Thanks to the Linux kernel's extremely high backward compatibility, and virtually all the libraries being open source, you can ship old or frozen versions of libraries with your application if you have to. You can defensively set shipped binaries as fallbacks in the event the application is running on a newer system that dropped critical functionality, while using the distro version if that's more up to date and still has the functionality. You can do the same for auxiliary programs your application uses.

I agree that sticking to libc is most reliable, if you can. But the experience is poor if you do that for desktop applications.

There's no singular source of truth, but there's a de facto frontier of only a few mainstream distros, as well as upstream heads for your dependencies.

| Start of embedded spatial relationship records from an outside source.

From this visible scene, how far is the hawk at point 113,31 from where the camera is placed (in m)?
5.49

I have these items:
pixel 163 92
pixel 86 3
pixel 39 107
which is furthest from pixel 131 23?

It's extra work, but there are systematic workarounds to the feature drift over time and the tendancy of some open source projects to aggressively deprecate older functionality and older system compatilbilty.

You can, to an extent, automate testing on newer versions of distros to be alerted when something no longer works, and often you can do this before the official distro release date.

Unfortunately even libc is not reliable. Unless it's a static build, Glibc is often broken (with symbol version errors) when trying to run a binary compiled on one distro on another distro, or an older version of the same distro. Static binaries have other problems, though work very well if the application is self contained and isn't a GUI.

One thing that I find works very compatibly, though, is OpenGL / Vulkan binary-compatibility across distros and versions. There was a lot of work done on making libGL something you can link to or dynamically load reliably and take it from there. The OpenGL extension spaghetti is an interesting problem from then on, but that's more to do with the individual user's GPU and GPU drivers, independent of the Linux distro or even which OS it's running on.